I hope you all enjoy some time with a good book today!

Sunday 2 November 2008

Sunday Salon - Birthdays and Books and Hallowe'en

The Sunday Salon.com
It has been a very busy weekend; Hallowe'en of course, but it is also my eldest's son's 20th birthday (on Hallowe'en) and my youngest's 4th birthday today, so in between trick-or-treating and carving pumpkins, we have had two birthdays to celebrate! So I cooked a celebration birthday dinner yesterday for 7 adults and 2 children, and today, my mother left to go back to Kitchener, and I am needing a day to unwind. Aside from Graham unwrapping the rest of his presents later today, we have nothing blissfully planned. So I have a date shortly with Fred Vargas' Wash This Blood Clean From My Hands, which I have been longing to read since I bought it last spring sometime. It won the Duncan Lawrie International Dagger, which replaces the British Dagger Awards that used to be handed out for mysteries. So I will spending today in darkest Paris with an excellent mystery.

However, on this wonderfully quiet Sunday, I do want to share with you the lovely books I bought when my mother and I made our annual visit it Prime Crime, Ottawa's local mystery bookstore. We went on Friday morning, after I finished carving the pumpkin. We always spend well over an hour meandering from one shelf to another, asking each other, "Have you read this book yet?", and our piles grow huge and in my case, toppled over once! Here is what I bought:
- Stalin's Ghost, Martin Cruz Smith (an Arkady Renko mystery! I've loved this series ever since Gorky Park, and I forgot this was coming out.)
- Seeking Whom He May Devour - Fred Vargas (an older one in the series, but I'm reading them as I can find them since they are translated. I have to lend this to my mother after, since she knows she is getting Wash This Blood Clean From My Hands for Christmas).
- What Came Before He Shot Her - Elizabeth George (catching up in this series)
- Skinny Dip - Carl Hiaasen ( I love his funky bizarre characters involved in hilarious mysteries and coincidences set in Florida, all of which Mom says have their basis in real-life cases)
- A Deeper Sleep - Dana Stabenow ( I love Kate Shugak! Now she could run for V-P and I would vote for her!!)
- Winter's Child - Margaret Maron (Deborah Knott series, who couldn't love a judge whose father was the town bootlegger? and her 10 brothers)
- Friend of the Devil - Peter Robinson (I can hardly wait to read this one, new in paperback, a continuation of the Alan Banks series set in Yorkshire)
- Dead Cold and The Cruellest Month - Louise Penny. ( I reviewed Still Life last spring, the very first in the series, and these are the next two. Cruellest Month is new in paperback, and my mother, who I gave Still Life to last year for Christmas, has already read both of these and enjoyed them so much she bought #4, which came into the store in trade paperback while we were there! It's just come out! I will wait until I read these ones.)
- Missing Justice - Alafair Burke - (I keep reading about this author and her Samantha Kincaid mysteries, so I'm trying my first one.)
- Winter House - Carol O'Connell ( a Kathy Mallory mystery, I have two to catch up on, but I grabbed this so that I have it to read. Mom has already read it and says it's good, so the dip in the series is gone, thankfully. Mallory is too good a character to surround with lazy plotting and writing.)
- The Witch is Dead - Shirley Damsgaard. (An Ophelia and Abby mystery, Ophelia is a witch and Abby is her cat. A fun series which I can't seem to buy as they come out, so I grab when I see one).
- A Harvest of Bones - Yasmine Galenorn. ( A Chintz and China mystery, have never read this before, but the amateur sleuth is supposed to be a medium so it should be fun!!)

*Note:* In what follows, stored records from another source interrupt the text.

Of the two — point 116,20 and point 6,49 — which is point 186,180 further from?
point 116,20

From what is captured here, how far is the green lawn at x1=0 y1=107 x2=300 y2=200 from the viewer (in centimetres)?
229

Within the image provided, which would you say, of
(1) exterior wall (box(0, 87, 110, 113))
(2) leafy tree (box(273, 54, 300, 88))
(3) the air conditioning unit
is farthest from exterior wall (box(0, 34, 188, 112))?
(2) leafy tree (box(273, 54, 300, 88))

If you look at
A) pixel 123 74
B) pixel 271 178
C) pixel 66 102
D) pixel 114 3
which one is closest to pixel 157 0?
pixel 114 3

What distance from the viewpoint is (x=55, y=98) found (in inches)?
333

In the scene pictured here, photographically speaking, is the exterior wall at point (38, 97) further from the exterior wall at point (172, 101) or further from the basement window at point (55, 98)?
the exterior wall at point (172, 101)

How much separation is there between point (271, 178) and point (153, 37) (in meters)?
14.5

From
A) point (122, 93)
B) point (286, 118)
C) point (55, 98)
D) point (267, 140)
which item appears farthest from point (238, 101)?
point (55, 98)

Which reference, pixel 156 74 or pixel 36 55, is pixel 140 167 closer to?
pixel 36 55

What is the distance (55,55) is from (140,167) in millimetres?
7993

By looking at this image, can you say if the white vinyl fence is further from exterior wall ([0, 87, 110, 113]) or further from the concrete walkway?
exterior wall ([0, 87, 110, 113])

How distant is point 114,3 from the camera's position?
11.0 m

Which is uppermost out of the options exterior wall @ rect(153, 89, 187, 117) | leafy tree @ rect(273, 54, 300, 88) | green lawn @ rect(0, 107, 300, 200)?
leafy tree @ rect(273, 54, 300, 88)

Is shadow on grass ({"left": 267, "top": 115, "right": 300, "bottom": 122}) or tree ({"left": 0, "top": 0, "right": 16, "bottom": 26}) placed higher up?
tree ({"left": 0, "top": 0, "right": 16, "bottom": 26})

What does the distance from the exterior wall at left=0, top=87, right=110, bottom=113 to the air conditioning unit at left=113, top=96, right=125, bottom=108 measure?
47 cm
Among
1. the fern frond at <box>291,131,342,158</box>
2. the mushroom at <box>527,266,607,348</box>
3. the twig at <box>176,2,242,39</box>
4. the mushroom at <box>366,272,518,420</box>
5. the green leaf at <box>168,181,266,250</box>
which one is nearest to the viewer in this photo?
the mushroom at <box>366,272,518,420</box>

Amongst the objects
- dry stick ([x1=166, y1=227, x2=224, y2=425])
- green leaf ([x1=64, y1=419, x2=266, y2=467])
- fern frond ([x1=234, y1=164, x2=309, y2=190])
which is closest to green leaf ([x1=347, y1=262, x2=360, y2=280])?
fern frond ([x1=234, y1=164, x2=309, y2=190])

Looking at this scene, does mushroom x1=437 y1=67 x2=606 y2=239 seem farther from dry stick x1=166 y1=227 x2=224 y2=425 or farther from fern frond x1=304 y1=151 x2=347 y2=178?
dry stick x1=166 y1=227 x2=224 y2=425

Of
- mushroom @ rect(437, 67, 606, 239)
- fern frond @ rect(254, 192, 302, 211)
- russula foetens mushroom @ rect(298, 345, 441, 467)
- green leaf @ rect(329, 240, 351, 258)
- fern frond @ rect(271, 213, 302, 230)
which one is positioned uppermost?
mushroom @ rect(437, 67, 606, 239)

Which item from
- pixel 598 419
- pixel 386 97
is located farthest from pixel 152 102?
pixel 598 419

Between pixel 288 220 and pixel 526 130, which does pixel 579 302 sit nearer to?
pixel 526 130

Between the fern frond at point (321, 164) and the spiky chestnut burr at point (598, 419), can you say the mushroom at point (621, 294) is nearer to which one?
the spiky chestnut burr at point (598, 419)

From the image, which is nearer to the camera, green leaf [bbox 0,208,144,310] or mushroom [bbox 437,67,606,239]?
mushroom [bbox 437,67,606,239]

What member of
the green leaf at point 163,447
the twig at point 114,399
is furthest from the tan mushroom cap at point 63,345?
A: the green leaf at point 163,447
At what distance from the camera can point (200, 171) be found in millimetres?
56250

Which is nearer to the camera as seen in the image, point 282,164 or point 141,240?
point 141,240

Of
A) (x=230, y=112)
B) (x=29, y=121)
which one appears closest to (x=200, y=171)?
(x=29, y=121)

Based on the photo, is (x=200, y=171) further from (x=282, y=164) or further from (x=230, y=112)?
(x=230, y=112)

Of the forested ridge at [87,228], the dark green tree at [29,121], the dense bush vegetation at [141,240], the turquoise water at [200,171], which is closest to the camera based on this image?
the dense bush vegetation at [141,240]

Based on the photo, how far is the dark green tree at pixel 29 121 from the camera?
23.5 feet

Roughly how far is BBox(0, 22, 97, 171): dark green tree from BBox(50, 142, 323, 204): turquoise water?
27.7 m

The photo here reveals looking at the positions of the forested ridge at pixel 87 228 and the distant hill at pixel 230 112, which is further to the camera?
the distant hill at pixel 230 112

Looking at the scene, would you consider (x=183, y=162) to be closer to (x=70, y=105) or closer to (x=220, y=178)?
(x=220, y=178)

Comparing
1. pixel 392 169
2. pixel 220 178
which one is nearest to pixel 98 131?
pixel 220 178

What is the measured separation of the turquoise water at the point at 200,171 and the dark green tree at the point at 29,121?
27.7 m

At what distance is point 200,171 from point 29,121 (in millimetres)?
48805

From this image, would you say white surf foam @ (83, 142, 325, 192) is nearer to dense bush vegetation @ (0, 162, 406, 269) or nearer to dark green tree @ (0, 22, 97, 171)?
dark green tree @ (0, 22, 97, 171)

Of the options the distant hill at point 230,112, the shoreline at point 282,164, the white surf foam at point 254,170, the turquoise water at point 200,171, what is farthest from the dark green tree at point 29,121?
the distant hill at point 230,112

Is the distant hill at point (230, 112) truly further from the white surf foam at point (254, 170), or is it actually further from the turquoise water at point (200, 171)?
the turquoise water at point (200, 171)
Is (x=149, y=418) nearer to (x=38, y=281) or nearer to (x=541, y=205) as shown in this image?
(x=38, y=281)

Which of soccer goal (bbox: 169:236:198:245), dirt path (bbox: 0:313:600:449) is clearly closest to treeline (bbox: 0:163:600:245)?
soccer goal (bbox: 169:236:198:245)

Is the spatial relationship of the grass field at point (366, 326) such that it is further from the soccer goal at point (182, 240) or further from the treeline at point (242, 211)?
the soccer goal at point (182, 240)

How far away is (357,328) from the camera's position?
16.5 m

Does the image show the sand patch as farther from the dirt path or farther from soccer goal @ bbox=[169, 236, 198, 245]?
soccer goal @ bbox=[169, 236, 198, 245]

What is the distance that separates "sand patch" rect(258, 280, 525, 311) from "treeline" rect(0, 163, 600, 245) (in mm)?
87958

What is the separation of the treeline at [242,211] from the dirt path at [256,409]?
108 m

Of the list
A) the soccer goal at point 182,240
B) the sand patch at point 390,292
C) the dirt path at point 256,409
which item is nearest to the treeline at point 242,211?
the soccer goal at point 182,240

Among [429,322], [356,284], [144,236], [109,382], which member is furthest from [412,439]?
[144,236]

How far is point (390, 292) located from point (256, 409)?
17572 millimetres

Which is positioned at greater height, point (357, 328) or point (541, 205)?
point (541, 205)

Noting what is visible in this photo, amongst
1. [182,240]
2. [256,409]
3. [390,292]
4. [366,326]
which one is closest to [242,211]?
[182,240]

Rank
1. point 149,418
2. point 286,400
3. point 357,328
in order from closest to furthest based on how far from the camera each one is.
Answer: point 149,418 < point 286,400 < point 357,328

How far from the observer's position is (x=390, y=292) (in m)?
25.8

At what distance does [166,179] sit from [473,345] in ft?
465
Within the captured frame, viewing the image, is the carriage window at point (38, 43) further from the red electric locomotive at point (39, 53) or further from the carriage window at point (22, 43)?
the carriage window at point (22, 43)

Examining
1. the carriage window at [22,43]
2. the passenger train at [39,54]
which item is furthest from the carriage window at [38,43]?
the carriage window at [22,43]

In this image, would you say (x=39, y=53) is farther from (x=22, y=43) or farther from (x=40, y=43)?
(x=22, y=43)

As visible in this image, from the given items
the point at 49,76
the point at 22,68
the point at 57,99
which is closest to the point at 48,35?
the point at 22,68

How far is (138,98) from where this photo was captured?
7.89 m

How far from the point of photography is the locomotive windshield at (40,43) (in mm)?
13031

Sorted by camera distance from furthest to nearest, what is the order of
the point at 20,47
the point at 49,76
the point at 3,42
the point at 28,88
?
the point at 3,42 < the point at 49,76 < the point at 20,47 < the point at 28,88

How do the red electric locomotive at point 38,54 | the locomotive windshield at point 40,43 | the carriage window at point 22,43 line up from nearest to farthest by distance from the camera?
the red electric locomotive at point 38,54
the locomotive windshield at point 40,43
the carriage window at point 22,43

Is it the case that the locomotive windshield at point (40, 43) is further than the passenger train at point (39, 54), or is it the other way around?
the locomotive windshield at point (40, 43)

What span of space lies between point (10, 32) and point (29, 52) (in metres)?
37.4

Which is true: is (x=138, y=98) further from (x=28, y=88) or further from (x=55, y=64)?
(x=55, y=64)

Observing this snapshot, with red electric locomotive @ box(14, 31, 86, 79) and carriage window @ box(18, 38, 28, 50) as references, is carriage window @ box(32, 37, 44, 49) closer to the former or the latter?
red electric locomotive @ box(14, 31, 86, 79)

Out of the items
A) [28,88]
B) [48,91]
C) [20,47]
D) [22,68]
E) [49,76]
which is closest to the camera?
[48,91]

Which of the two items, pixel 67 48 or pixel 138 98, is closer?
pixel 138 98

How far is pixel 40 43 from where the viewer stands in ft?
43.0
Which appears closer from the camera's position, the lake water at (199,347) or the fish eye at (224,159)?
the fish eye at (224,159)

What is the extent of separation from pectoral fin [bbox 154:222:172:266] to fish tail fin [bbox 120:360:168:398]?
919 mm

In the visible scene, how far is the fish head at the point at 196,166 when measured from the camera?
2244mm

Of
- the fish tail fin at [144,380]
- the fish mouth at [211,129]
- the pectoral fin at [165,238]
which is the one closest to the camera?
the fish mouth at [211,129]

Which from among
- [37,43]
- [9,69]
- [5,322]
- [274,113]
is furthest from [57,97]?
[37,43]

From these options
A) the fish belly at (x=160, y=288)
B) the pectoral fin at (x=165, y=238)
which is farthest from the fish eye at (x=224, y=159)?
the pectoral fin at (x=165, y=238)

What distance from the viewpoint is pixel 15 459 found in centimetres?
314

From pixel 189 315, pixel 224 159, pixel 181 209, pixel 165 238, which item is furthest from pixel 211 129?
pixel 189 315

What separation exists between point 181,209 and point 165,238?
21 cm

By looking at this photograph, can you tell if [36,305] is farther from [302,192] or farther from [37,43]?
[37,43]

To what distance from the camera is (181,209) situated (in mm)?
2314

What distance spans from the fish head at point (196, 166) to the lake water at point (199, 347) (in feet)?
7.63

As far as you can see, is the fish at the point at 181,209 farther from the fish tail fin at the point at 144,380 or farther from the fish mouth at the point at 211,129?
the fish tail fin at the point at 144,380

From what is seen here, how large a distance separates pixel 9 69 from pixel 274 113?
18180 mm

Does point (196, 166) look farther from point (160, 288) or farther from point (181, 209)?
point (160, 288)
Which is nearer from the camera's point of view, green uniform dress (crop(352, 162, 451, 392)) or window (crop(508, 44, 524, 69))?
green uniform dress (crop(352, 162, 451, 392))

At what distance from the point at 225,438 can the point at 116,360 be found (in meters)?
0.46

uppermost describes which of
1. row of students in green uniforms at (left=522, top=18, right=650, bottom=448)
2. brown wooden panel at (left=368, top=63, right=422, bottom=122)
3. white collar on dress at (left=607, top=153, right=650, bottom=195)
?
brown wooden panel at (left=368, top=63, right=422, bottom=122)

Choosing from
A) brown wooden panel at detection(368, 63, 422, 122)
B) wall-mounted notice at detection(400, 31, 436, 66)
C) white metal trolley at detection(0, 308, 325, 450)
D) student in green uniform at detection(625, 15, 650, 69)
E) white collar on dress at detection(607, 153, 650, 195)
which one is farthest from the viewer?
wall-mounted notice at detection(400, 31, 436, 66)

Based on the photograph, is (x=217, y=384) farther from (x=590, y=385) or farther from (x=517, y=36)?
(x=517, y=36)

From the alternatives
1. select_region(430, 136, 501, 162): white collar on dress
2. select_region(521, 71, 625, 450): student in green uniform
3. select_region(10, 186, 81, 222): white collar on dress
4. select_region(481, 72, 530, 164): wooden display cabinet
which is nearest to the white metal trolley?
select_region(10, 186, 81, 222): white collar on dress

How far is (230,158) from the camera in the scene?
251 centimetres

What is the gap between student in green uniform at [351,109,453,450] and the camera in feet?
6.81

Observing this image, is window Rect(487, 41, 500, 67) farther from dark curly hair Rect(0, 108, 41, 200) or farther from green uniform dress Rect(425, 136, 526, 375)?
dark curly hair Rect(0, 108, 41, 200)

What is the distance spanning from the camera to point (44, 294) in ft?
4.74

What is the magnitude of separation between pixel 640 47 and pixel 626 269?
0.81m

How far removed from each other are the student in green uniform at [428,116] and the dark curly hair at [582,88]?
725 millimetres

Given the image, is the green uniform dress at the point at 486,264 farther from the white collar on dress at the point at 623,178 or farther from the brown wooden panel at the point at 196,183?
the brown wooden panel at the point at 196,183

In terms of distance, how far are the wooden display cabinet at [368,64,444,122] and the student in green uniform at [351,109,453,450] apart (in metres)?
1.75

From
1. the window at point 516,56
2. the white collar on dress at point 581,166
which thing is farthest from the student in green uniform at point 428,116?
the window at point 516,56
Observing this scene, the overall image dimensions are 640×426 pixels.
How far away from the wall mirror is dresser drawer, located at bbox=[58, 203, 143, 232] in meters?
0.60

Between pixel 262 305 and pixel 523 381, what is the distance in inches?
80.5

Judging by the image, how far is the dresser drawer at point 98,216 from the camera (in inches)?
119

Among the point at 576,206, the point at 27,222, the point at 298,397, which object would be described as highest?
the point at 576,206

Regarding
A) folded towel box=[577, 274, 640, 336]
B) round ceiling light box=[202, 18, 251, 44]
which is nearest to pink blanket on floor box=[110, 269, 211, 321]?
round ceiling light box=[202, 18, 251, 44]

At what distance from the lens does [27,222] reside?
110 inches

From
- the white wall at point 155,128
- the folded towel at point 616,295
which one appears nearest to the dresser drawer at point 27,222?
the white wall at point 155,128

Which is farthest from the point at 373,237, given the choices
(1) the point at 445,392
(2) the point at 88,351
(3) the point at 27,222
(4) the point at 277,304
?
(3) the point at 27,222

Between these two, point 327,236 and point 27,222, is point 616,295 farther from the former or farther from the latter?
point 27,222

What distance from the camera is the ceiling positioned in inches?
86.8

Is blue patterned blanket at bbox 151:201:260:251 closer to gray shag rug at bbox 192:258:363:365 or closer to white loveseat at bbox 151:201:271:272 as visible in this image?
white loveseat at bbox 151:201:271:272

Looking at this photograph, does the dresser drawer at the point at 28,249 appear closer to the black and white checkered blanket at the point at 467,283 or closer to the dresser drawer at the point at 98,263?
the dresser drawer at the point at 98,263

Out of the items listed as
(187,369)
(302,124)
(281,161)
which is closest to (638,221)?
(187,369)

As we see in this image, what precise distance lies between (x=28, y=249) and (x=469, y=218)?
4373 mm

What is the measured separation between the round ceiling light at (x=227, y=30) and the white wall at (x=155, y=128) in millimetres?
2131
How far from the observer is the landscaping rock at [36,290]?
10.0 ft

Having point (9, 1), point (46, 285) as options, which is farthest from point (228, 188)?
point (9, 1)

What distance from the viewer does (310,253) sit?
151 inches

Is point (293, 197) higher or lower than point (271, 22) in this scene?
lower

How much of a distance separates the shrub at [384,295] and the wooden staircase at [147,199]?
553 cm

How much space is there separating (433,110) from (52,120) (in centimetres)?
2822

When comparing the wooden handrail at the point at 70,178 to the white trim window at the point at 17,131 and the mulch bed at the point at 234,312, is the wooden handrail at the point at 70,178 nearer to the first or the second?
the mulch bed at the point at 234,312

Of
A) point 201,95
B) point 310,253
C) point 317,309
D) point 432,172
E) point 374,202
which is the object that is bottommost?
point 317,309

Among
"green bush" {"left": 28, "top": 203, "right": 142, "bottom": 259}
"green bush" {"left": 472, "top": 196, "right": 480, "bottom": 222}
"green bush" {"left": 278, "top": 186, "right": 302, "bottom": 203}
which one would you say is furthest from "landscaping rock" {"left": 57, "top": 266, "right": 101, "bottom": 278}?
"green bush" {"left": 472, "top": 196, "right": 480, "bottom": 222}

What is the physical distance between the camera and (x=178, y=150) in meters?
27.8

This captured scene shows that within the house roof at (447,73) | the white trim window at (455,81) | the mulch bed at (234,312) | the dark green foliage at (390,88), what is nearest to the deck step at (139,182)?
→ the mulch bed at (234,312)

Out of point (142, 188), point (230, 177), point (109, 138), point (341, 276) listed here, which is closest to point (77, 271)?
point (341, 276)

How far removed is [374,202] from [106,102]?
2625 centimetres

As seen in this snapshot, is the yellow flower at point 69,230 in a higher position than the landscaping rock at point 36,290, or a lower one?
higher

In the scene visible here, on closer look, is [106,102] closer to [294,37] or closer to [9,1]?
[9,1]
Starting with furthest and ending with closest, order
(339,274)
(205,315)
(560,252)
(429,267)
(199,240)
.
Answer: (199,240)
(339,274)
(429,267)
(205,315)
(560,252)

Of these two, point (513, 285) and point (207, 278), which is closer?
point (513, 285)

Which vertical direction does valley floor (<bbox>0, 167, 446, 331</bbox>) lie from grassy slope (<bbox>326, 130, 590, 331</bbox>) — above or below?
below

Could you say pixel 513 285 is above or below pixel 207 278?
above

and finally, for my writing, from the How Dunit Series, "Deadly Doses, a Writer's Guide to Poisons", by Serita Deborah Stevens (with Anne Klarner).

I love my new pile of books!

So, I wish you all happy reading on this Sunday, and maybe some left-over Hallowe'en candy to munch on, wherever you go in your reading today. I have two birthday cakes to munch on! One is Nigella Lawson's delicious Quadruple Chocolate Loaf Cake (from her cookbook Feast), yummy. Now for a lovely cup of tea, and I'm set for a lovely long afternoon of reading.